県知事以上の権力を持つように
こうした背景から、藏内氏が率いてきた自民党県議団は、次第に「藏内県議団」の様相を呈してきた。そのため福岡において県議として出世していくには藏内氏の覚えがめでたいことが条件となった。政策発表会や選挙の演説を県議が行う際、必ずと言っていいほど、藏内氏礼賛の言葉を口にする。県議が皆、なんとか藏内氏に好かれようとして、とにかくゴマを擦るのだ。
当時、県政を担当していた記者が「ほぼ全員が挨拶で藏内さんを礼賛するので、そういう決まりがあるのかと思いました」と話すほど、一様に藏内氏を持ち上げたのだ。
次第に藏内氏は知事と同等、もしかするとそれ以上の力を持つと言われるようになっていった。
その一例が2017年の九州北部豪雨によって寸断されたJR日田彦山線の復旧問題である。当時、小川洋知事は「鉄道復旧に向け、職を賭す覚悟で臨む」と議会で発言し、地元自治体にも約束した。
ところがJR九州はクビを縦に振らない。日田彦山線はもともと赤字路線で、復旧には莫大な費用がかかり、採算が取れないからだ。鉄道を復旧できなかった責任を追及されるも、それをかわそうとする小川知事の答弁に自民県議が反発し、議会は荒れた。
その時に鉄道復旧を願う地元自治体と話して、BRT(バス高速輸送システム)導入を説得したのが藏内氏だった。“知事よりも力を持っている”と言われるゆえんである。
福岡県の「治らない病」
藏内氏の影響力はマスコミにも及んでいる。県がどのような政策を進めるのか、彼の腹ひとつという面がある。記者は藏内氏に話を聞かない限り、県政に関してまともな記事を書くことができない。つまり、彼から拒まれると仕事にならないため、在福のマスコミは「藏内詣で」を続け、嫌われるようなことを避けてきた。
元県政担当記者が自戒を込めてこう解説する。
「そういった中でマスコミの中にも藏内氏へ忖度が働き、県議会の不正の噂があっても深く追及してこなかったのは否定できません。そこは我々も反省すべきでしょう」
ただ、県政のカネの問題は過去もあったという。それは福岡県の「治らない病」のようでさえあると話す。
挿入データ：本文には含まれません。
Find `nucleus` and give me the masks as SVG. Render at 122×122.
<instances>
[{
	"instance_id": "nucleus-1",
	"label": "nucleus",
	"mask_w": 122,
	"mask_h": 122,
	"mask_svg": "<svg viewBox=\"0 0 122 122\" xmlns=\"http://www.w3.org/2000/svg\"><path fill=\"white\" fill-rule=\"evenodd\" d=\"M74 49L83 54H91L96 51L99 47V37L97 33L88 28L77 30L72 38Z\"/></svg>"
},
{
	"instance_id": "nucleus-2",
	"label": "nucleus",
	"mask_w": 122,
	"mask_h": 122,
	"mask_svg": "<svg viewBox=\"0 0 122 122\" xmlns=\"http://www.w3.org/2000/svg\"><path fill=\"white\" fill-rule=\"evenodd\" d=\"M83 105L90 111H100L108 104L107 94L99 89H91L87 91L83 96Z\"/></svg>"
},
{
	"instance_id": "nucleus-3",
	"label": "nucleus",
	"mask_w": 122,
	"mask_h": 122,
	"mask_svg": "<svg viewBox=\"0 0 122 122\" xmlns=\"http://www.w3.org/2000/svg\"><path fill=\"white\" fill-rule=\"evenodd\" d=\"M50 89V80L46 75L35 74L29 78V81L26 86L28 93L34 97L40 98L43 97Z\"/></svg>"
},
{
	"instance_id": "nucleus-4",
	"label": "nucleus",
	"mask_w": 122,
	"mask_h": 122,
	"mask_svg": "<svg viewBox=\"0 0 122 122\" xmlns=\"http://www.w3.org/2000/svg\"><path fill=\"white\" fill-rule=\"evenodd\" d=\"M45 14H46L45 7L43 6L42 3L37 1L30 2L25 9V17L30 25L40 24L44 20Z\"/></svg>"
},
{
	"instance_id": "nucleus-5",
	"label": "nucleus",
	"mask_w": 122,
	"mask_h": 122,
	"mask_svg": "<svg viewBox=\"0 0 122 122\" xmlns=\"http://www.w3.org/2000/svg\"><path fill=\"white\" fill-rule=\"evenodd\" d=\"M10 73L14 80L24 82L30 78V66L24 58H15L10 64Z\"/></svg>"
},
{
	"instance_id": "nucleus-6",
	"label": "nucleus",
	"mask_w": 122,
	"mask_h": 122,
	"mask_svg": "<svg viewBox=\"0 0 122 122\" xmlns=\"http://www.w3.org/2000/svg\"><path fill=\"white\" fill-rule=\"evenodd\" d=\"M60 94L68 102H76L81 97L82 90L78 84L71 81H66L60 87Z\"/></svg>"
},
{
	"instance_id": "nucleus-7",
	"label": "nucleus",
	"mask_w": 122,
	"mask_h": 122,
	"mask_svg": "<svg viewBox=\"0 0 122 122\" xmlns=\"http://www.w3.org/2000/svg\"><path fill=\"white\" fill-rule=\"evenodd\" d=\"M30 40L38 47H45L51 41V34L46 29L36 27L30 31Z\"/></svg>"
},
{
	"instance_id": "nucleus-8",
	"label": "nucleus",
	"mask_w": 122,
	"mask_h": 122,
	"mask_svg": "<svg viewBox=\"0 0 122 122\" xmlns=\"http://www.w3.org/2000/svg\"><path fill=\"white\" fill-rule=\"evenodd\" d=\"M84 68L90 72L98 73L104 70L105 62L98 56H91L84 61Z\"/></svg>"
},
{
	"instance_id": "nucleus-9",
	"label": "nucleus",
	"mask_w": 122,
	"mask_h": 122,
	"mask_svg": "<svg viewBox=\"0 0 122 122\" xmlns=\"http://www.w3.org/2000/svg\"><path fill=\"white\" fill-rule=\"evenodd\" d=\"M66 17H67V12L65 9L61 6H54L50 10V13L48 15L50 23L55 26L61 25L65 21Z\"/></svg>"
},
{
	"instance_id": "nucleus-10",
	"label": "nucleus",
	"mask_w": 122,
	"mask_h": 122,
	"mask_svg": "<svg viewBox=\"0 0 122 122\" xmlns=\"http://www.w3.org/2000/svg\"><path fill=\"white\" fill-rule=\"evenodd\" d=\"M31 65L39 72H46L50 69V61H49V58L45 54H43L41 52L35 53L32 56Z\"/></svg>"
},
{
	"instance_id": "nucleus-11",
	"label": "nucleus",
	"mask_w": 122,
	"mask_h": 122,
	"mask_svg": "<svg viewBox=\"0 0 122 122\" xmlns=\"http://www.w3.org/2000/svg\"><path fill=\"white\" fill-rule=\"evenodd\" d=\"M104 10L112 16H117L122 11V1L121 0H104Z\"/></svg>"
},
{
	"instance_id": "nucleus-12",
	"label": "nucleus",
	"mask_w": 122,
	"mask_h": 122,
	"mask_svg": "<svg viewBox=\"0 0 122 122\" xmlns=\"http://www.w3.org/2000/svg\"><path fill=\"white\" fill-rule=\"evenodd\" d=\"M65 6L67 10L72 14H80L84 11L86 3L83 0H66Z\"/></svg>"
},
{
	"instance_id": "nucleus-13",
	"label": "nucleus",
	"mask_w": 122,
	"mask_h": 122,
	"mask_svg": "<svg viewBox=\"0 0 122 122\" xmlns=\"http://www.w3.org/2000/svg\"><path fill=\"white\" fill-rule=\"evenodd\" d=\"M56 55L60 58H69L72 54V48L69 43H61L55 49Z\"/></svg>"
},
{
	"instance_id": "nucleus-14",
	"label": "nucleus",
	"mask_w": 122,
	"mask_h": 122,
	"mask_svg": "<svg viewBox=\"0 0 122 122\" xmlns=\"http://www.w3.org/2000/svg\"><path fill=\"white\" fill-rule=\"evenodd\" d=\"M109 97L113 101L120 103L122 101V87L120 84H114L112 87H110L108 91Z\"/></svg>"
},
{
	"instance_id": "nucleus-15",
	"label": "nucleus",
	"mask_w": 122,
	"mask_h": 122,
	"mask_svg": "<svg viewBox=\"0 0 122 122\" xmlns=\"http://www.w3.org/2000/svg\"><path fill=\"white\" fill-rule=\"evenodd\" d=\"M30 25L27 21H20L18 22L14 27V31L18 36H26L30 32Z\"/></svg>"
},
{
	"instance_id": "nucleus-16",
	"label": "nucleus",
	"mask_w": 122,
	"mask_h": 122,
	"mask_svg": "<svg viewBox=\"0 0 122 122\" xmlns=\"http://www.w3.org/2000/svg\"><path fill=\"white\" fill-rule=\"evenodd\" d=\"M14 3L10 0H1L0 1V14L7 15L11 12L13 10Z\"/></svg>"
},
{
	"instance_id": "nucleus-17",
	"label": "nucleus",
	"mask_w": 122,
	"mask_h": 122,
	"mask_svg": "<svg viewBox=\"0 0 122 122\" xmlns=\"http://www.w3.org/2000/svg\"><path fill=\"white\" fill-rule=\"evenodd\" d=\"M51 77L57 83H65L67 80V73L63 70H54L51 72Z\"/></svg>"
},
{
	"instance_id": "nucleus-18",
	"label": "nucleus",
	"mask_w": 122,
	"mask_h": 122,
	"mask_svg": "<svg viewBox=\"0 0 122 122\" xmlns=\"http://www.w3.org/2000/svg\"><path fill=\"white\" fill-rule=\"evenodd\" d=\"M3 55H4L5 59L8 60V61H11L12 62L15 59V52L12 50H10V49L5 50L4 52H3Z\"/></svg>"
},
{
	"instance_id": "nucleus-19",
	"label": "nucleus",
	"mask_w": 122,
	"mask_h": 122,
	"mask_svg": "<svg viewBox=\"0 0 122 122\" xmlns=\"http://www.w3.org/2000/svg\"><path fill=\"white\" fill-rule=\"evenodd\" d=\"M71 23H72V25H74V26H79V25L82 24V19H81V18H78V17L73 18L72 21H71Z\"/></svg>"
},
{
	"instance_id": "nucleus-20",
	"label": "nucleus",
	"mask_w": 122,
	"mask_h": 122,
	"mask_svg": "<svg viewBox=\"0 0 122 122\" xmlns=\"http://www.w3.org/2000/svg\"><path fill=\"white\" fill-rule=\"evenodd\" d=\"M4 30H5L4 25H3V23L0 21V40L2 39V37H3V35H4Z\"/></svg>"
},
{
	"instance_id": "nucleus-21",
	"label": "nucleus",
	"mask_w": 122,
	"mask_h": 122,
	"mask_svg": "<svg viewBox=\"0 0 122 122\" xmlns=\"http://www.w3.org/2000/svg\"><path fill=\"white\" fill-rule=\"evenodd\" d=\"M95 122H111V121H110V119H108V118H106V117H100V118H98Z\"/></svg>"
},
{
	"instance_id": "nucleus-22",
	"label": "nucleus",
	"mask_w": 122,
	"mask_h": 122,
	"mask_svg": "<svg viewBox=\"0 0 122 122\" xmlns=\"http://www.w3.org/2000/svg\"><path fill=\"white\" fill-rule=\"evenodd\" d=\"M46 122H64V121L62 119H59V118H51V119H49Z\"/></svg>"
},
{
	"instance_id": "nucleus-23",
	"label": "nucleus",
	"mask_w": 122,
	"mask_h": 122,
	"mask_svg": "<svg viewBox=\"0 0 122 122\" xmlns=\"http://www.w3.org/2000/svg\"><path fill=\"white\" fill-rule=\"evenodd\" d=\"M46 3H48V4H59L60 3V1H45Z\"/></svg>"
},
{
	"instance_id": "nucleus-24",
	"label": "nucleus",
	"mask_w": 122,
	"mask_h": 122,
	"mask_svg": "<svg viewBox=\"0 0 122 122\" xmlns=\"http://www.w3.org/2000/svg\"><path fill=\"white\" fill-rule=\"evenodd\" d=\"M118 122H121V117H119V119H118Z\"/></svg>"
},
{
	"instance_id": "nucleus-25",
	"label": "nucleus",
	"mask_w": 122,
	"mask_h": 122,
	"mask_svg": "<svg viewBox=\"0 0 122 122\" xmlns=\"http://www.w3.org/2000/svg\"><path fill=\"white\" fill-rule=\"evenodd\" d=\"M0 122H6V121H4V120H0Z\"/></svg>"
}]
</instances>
「今回、海外視察のことが問題になっていますが、福岡県は昔から不正出張問題や虚偽旅費請求事件などがたびたびありました。奥田八二知事(1983~95年まで在任)が4期目に挑戦しなかったのもカネの問題と言われています。
実際、その後、県職員によるカラ出張やカラ懇談会など61億円以上の不正支出が発覚しています。そういう風土だからこそ、藏内さんをドンとしていただく体制下が続き、不正が今日まで温存されしまったといってよいでしょう」
強い組織だからこそ、生まれた不正。正副議長ポストを餌にした金銭要求と金銭提供が、そうした中で生まれとしても不思議ではない。
行革の窓口で育んだ人脈と交渉力が県議会支配を生み、忖度の連鎖が不正を温存した――。藏内氏の権力の軌跡は、そのまま福岡県政の病理の軌跡でもある。
県議会のドン、藏内勇夫はこの局面を打開する妙手をさぐっているのだろうか。すでに今回の騒動は、福岡県だけでなく、全国レベルの関心を集めている。知事をもしのぐ権力をと言われている以上、藏内氏が何らかの説明をしなければ、国民が納得しないだろう。追い詰められたドンの今後に注目が集まる。